Oggi continua a fare la giornalista come  redattore del mensile ‘Puglia d’oggi’.

 


Luca Turi

 

Fotoreporter, era sul lungomare di Bari quando vide arrivare la nave. Realizzò lo scatto della Vlora carica di albanesi che ha fatto il giro del mondo.

 

 

 

Continua a fare il fotoreporter, specializzato in servizi fotogiornalistici dall’Albania.  

 

 

 

Raffaele Nigro

 

Scrittore e giornalista della sede regionale di RaiTre, vide dalla finestra della redazione la Vlora e si precipitò sul molo. Solo un anno prima era stato in Albania per presentare il suo romanzo.

 

 

 

Oggi è caporedattore della sede regionale di RaiTre e continua a fare lo scrittore.

 

 

 

 

 

Luigi Roca e Maria Brescia

 

Luigi Roca era il custode dello Stadio della Vittoria al cui interno viveva con la moglie Maria Brescia.
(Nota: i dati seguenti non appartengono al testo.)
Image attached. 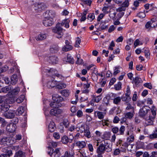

Nessuno li avvertì e rimasero prigionieri dello stadio insieme gli albanesi. La loro casa fu devastata.

 

 

 

Dopo 18 anni di battaglie giudiziarie, Luigi Roca ha ottenuto 110mila euro di risarcimento per aver vissuto “in un campo di concentramento improvvisato nello stadio comunale”.

 

 

 

Vito Leccese

 

Giovane assessore alla Sanità del Comune di Bari, fu al fianco del sindaco Enrico Dalfino, contrario alla decisione del Governo di rinchiudere gli albanesi nello Stadio della Vittoria.

 

 

 

Dopo essere stato deputato dei Verdi, è tornato ad occuparsi di politica cittadina e oggi è direttore generale del Comune di Bari.